The study, carried out by University of Aberdeen, found that farmers were willing to take on risk to avoid financial losses in particular, with an average of three fatal farm-worker accidents recorded each month.
Industrial psychologist Dr Amy Irwin said that the failure lower these fatalities led her to investigate the underlying factors.
“Fatal injuries in agriculture are steady at a rate of around 2 or 3 per month, a figure that hasn’t dropped even with the changes in health and safety culture over the last 25 years.
“So, farmers have a reputation for being risk takers - there is an assumption that they engage in dangerous behaviours and people aren’t sure why.

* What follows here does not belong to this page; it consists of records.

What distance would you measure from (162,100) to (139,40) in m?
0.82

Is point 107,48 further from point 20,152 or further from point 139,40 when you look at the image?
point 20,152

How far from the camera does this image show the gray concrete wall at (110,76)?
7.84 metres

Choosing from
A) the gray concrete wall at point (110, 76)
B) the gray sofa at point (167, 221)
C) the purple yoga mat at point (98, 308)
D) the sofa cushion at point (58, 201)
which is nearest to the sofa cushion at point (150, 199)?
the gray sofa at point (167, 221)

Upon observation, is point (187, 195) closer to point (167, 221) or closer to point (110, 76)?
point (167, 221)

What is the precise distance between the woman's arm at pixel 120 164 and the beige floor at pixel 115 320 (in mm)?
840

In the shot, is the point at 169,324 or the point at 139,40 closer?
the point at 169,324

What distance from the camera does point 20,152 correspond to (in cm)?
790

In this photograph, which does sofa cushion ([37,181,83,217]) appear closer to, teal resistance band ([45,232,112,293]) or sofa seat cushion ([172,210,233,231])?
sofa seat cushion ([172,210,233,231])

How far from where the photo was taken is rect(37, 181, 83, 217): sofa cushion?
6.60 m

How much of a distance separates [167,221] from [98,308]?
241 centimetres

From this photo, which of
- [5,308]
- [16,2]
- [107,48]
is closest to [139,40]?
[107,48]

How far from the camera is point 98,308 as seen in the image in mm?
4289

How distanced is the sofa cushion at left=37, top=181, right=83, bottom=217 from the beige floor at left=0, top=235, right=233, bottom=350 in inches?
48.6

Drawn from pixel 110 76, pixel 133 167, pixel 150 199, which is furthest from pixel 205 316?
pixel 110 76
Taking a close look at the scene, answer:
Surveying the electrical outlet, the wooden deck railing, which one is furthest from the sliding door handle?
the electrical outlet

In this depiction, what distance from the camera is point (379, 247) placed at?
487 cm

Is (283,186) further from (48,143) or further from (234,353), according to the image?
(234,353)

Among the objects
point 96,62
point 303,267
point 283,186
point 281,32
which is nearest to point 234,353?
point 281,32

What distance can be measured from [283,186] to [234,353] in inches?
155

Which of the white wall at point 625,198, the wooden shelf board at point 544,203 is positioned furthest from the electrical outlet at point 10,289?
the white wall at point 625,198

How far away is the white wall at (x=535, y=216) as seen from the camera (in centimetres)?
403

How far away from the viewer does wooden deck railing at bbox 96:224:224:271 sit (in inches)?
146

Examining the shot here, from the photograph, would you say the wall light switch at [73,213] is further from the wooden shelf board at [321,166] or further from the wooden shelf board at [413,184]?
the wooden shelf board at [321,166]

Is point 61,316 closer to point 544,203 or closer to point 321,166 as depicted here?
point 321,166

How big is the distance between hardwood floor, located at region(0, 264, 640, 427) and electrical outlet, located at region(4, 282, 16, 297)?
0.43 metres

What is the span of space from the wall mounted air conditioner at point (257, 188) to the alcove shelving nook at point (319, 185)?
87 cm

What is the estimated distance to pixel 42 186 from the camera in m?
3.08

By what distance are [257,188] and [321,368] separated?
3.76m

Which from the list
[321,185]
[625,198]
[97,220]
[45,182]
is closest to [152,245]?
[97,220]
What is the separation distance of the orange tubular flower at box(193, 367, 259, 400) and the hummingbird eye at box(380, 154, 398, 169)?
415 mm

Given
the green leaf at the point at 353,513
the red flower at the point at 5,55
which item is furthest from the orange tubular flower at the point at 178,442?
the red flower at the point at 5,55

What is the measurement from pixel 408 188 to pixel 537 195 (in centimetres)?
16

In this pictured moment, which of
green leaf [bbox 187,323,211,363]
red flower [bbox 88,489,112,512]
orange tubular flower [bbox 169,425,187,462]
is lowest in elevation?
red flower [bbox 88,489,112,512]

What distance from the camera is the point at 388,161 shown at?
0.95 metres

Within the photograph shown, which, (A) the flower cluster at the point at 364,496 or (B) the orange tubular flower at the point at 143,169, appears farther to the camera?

I wanted to see whether one of the factors that might influence their behaviour is the characteristics of the risk itself.”
She recruited 48 farmers from across the UK to her study, who were presented with different types of risky scenario and asked to indicate whether they would work on despite the risk. Examples included scenarios involving faulty machinery, human factors – such as feeling tired and environmental hazards such as ditch erosion.
“These results are interesting as they indicate that farmers are not assessing each risk purely from a safety perspective – they are also assessing it in terms of financial gains or losses, both machinery repair and issues linked to work pressure”.
NFU Scotland president Andrew McCornick said: "Unfortunately for those who work in the industry farming is a dangerous occupation. Whether it is working with unpredictable livestock or high-powered machinery, farmers need to be constantly on the alert to different dangers.
"So many accidents that happen on farms occur because a farmer is rushing, not wanting to waste money, or is just not putting their safety and wellbeing as a priority.”